O terceiro incômodo será também sentido quando se assiste a peça. Quando a dramaturgia se oferece para além do texto e passa a ser teatro por si, com tudo que se espraia e se expressa pelas e nas escolhas e execuções dos movimentos inquietos do personagem/corpo/da atriz/corpo sensorialmente impacientes; do espaço cênico hospitalar que fala, que dar ordens e faz de conta que ouve; das vestes de tons beges em suas mensagens melancólicas; dos utensílios brancos e suas formas fantasmagóricas em artérias vermelhas como em véus de luto porque rosa; das luzes abertas para que tudo seja alcançado sem escuro algum e também da trilha sonora despedaçada em rangidos harmônicos pontuais, de contrapelos melódicos persistentes e grunhidos em ritmos fatais, como agulhas em oficio vacinal, rumo ao jardim do éden da resistência à dor. 

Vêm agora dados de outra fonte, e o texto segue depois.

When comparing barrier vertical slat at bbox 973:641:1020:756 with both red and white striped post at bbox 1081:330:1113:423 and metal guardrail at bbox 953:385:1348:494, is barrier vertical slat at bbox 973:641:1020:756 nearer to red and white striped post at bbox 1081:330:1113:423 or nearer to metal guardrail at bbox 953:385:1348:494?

Estou a tratar de incômodos os quais se prestam a não reduzir o produto cênico ao verbo como um discurso entrando no juízo, tal redemoinho inescapável que o nome da coisa instala e conduz. Daí meu interesse em perseguir, em simultâneo, pelos caminhos das imagens, dos movimentos e dos sons que nos levam à totalidade da cena, isto é, a um produto teatral. 

Para mais além das formas, frente à reelaboração pública de uma história tão particularmente vivida, não é possível deixar de ser tocado pelo efeito solidário intrínseco à obra em sua função social, efeito esse do tipo que alerta o outro com um íntegro: se cuidem, comigo foi assim!

Serão esses materiais e dispositivos estético-dramatúrgicos do incômodo que irão nos possibilitar distingui uma coisa da outra. Fazendo com que seja possível perceber que uma experiência vivida possa, por se operar pela arte, manejar a transformação da dor sentida em beleza percebida, sob o ponto de vista estético e também ético.